For realsies, this time. I hope.

In September I entered my fifth year of Generalised Anxiety Disorder (GAD) which, for those of you "normal" folk out there, is a mental illness that affects the brains ability to distinguish imagined threat from real threat. For example, a normal person will watch an advert for Macmillan Cancer Research and think "Oh, isn't it sad that people go through that?" swiftly followed by "What time is Corrie on again?" I say normal. Anyone in their right mind wouldn't watch that steaming heap of dung if they were paid to do so... but I digress. An anxious person will watch the very same advert and think "OH LORD HELP ME, JESUS/BUDDHA/BATMAN, IT'S A SIGN FROM GOD THAT I'M DYING FROM THAT BACKACHE I HAVE EVEN THOUGH I LIFTED HEAVY BOXES YESTERDAY."

Another example is simply going for a walk of an evening. A normal person will see other people in the street and think nothing of it. An anxious person will mentally play out, in great detail, how that person will mug and/or murder them and that nobody will be around to help them and they will just lay there forever until they become a bloated corpse and vultures will travel from afar to peck their eyes out and nobody will turn up to their funeral because everyone secretly hates them.

It's after these thoughts that their brain decides to put their body into unnecessary fight or flight mode, leaving them feeling shaky, sick, dizzy, exhausted, short of breath and with a heart beat that feels like it's doing the dance moves from Whigfield's 'Saturday Night.' A normal person only goes into fight or flight mode when it's entirely necessary, e.g. when their car has a near miss with an 18-wheeler or when a lion has escaped from the zoo and broken into their house for a bite to eat.
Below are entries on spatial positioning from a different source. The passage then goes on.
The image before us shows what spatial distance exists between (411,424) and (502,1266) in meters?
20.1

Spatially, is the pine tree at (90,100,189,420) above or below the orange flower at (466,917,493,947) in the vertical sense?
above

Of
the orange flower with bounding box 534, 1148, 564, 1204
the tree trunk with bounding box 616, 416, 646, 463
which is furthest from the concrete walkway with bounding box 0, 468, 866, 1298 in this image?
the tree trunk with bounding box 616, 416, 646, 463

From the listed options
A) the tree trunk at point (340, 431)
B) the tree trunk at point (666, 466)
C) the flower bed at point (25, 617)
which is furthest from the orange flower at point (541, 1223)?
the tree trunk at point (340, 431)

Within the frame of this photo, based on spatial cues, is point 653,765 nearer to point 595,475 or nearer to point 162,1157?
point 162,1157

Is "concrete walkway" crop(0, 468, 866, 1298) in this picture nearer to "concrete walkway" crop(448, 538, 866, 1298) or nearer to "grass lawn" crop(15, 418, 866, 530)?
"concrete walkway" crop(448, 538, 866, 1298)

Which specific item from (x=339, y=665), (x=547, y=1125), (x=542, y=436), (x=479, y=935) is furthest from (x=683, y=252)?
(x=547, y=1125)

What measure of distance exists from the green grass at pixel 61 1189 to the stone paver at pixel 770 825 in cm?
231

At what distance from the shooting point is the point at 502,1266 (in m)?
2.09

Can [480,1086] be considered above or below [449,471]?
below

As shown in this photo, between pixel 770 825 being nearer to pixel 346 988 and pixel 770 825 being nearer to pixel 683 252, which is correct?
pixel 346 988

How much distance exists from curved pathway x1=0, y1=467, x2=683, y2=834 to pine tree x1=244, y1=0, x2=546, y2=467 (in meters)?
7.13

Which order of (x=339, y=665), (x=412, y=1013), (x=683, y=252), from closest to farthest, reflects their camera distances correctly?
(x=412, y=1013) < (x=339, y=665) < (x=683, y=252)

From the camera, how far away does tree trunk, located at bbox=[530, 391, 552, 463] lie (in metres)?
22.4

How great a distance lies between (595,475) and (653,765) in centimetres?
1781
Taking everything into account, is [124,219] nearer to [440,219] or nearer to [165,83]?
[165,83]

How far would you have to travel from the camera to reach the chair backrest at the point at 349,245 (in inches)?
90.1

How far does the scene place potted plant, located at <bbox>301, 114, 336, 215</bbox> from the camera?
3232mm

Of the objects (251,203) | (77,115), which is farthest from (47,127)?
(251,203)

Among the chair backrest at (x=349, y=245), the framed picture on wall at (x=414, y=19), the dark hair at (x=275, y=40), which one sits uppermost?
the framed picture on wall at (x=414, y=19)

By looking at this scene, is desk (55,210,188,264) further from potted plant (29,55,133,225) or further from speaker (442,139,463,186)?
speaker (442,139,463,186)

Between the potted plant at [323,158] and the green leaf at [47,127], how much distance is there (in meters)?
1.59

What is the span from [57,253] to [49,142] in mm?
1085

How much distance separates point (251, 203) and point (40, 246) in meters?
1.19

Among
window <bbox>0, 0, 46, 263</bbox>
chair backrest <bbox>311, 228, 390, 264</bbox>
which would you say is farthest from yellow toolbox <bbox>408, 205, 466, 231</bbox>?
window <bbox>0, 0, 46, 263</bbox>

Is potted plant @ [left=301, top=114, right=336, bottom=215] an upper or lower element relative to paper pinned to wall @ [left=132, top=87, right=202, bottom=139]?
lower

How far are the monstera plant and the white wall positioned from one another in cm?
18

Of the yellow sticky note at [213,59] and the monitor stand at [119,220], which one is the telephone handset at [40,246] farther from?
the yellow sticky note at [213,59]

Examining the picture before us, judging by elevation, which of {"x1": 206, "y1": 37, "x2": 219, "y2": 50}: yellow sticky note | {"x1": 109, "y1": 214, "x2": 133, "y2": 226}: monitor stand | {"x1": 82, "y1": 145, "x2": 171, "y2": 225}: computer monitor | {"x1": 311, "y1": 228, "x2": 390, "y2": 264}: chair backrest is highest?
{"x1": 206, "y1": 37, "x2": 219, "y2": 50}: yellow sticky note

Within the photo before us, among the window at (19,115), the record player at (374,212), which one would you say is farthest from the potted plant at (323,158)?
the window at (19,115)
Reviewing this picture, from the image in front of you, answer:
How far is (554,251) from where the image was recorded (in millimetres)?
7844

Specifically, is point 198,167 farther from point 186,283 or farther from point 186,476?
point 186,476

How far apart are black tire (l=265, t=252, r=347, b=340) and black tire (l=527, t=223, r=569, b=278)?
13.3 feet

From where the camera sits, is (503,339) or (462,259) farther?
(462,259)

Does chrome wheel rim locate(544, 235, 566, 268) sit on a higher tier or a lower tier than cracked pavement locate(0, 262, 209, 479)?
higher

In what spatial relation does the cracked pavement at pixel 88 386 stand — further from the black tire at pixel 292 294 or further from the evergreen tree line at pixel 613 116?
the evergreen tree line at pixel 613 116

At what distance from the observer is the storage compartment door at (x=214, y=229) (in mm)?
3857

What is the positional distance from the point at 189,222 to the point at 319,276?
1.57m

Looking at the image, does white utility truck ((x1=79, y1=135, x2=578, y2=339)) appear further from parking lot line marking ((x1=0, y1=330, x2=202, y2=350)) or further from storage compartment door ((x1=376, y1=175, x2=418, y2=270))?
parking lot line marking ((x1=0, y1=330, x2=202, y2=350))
An anxious person feels like this 150% OF THE TIME. After a while the body starts to shut itself down and leaves us feeling like an empty, diseased husk, which only serves to make our fears worse, leaving us convinced that we're dying of a myriad of weird and wonderful illnesses, some of which haven't even been discovered yet.

I don't plan to finish my fifth year of this in the same state I'm in now. I have an attack plan of sorts that I'm hoping will kick GAD right in the gonads with impressive force.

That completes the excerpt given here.